TH: And it's a little bit of a paradox, which is that you want to increase the diversity of participation in a particular trial—but the way not to do that is to just focus just on that trial. We’re getting the feedback that some of these communities are feeling a little frustrated by participating in a trial, and then the relationship ends when the trial ends. Tara does a great job of developing long-term and reciprocal relationships in our local communities, and integrating into the communities, so that it doesn't feel like we're coming into a community and saying, oh, we need 100 participants, and then you won’t hear from us again. Newer approaches are stressing the outreach work you put in and the connections you make before a particular trial is even conceived.

BF: There are some trials now that involve a board of caregivers and community members who weigh in on the design of the trial. The flow of information and expertise should go both ways. Listening to what the community needs and what they care about is very important.

Is there anything I didn't ask you about that you would like to add?

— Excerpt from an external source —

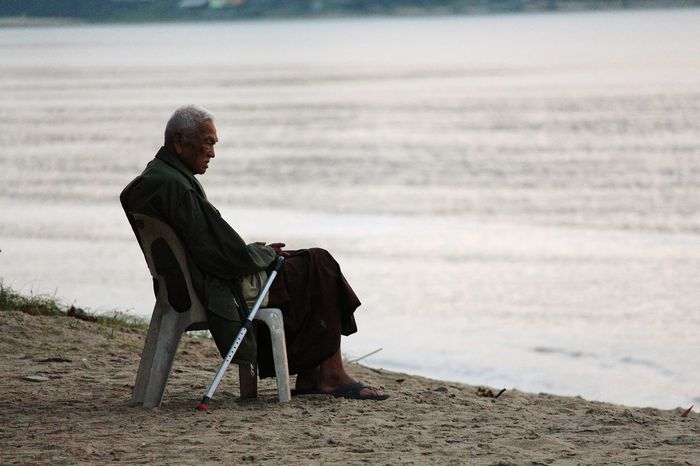 Lonely Loneliness Isolation Isolated Old Age Full Length Sitting Gray Hair Senior Adult Men Differing Abilities Retirement Senior Men Rural Scene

BF: I just really love Brown so far. The people I've interacted with are doing such interesting things, and they're so open and welcoming and generous with their time—not only for me, but also for the eight members of my lab who moved with me from Texas. My lab members have already begun to nicely integrate into the research community at Brown. I love Rhode Island in general. It's a really, really nice place to live.

TH: Yes, having come a year ago to Brown, I find it to be a very collaborative place. People work well together, which I think is just so necessary for these disorders that span multiple disciplines. It's really the special sauce Brown has that's going to make the Alzheimer's center very productive and valuable.